Written task: Can you reproduce the flood-prediction excerpt below word for word, from "Exploring the effects" to "a non-stationary climate."?

Page extract:
A comparative analysis of Fig. 12a and b reveals a clear amplification of the absolute differences in predicted flood peaks (quantified as the error in runoff modulus) between the two parameter regionalization methods and the reference Top-SSF model simulations during the transition from the historical period to the projected future period. Specifically, the maximum error in runoff modulus for the GBM4-KNN3 method increased by 68.46 m3 s−1 km−2 from the historical period to the future period, while the increase for the GBM-KNN-ERT method was a smaller 56.65 m3 s−1 km−2. These results underscore that parameter regionalization methods are inherently sensitive to changing climatic forcing. However, they also provide compelling evidence that the GBM-KNN-ERT method exhibits superior stability and resilience under climate change, demonstrating its potential for more reliable long-term flood risk assessment in ungauged mountainous regions.
Exploring the effects of climate change on parameter regionalization methods provides valuable insights for advancing flood prediction research in prediction in ungauged basins. The enhanced stability demonstrated by the GBM-KNN-ERT ensemble offers a promising direction for developing robust regionalization methods capable of navigating the challenges of a non-stationary climate.

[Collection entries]
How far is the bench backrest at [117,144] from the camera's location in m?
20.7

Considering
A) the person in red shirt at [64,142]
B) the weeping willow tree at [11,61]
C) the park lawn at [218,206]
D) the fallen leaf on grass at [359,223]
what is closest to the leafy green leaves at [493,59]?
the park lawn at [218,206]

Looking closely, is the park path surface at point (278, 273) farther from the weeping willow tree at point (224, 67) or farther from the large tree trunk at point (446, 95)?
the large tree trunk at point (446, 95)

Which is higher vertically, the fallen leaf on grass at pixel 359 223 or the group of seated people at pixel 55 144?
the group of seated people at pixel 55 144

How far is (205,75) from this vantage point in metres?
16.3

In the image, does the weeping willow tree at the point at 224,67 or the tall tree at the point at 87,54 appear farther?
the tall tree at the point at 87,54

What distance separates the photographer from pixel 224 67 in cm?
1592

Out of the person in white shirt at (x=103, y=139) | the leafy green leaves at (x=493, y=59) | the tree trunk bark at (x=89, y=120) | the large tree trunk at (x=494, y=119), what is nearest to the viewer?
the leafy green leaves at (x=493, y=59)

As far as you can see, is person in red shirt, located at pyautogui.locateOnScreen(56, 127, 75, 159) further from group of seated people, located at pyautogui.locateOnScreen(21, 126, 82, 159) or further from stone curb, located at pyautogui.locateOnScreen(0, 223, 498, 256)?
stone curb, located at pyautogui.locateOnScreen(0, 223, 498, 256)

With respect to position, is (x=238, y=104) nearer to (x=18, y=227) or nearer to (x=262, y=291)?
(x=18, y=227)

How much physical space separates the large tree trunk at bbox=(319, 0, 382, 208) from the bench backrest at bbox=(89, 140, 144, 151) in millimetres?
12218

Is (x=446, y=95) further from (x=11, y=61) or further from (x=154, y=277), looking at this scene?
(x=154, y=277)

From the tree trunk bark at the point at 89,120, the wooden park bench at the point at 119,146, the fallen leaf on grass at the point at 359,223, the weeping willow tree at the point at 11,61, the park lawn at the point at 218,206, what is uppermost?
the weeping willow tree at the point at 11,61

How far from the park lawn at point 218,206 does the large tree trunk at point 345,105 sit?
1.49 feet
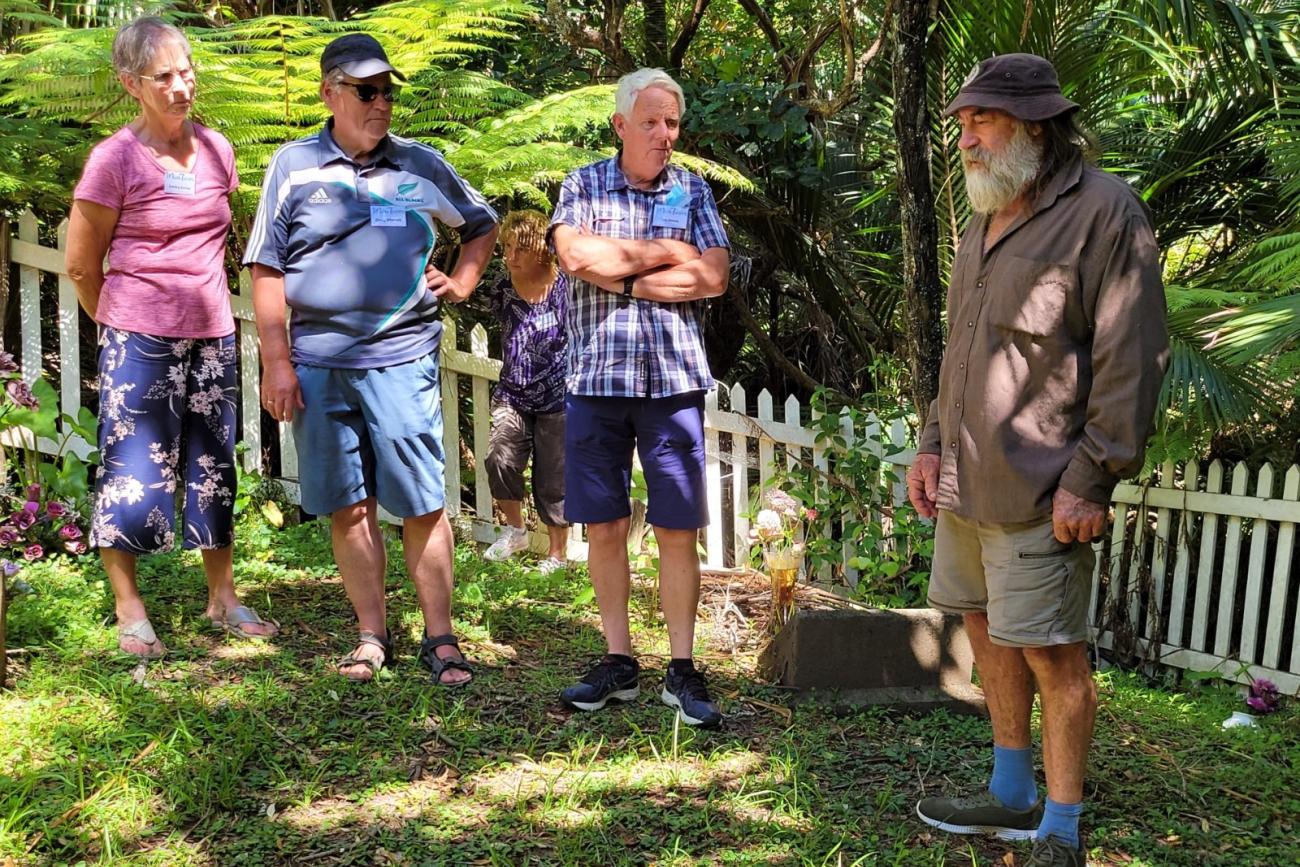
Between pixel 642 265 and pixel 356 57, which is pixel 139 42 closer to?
pixel 356 57

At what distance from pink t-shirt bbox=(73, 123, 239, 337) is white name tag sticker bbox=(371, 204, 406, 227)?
0.72 m

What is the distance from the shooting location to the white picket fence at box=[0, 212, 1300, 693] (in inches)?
200

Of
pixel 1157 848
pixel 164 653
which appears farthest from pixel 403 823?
pixel 1157 848

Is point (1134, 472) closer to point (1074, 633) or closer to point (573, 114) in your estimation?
point (1074, 633)

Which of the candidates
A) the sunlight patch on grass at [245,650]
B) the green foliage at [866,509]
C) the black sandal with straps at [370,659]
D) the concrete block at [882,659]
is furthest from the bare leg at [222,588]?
the green foliage at [866,509]

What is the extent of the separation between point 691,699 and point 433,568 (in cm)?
99

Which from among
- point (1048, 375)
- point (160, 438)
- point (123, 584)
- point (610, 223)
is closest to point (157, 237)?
point (160, 438)

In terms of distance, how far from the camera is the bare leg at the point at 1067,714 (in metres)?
2.87

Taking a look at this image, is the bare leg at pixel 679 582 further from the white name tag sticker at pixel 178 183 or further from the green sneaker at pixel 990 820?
the white name tag sticker at pixel 178 183

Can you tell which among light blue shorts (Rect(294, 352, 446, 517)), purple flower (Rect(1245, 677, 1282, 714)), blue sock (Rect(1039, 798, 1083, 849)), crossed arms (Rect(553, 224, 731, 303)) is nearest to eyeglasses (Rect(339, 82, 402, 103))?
crossed arms (Rect(553, 224, 731, 303))

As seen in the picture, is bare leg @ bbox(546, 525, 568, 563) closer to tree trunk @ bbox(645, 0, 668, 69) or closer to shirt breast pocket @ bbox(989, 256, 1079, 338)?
shirt breast pocket @ bbox(989, 256, 1079, 338)

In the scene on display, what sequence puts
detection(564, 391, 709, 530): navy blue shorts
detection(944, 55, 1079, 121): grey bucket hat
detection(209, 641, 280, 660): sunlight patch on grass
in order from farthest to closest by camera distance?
detection(209, 641, 280, 660): sunlight patch on grass, detection(564, 391, 709, 530): navy blue shorts, detection(944, 55, 1079, 121): grey bucket hat

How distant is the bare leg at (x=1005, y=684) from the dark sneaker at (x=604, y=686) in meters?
1.23

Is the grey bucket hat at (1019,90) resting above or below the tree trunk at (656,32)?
below
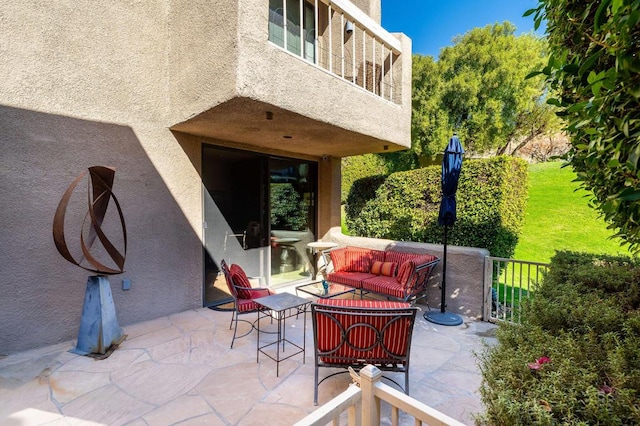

Response to the exercise:
Exploring the effects of climate change on parameter regionalization methods provides valuable insights for advancing flood prediction research in prediction in ungauged basins. The enhanced stability demonstrated by the GBM-KNN-ERT ensemble offers a promising direction for developing robust regionalization methods capable of navigating the challenges of a non-stationary climate.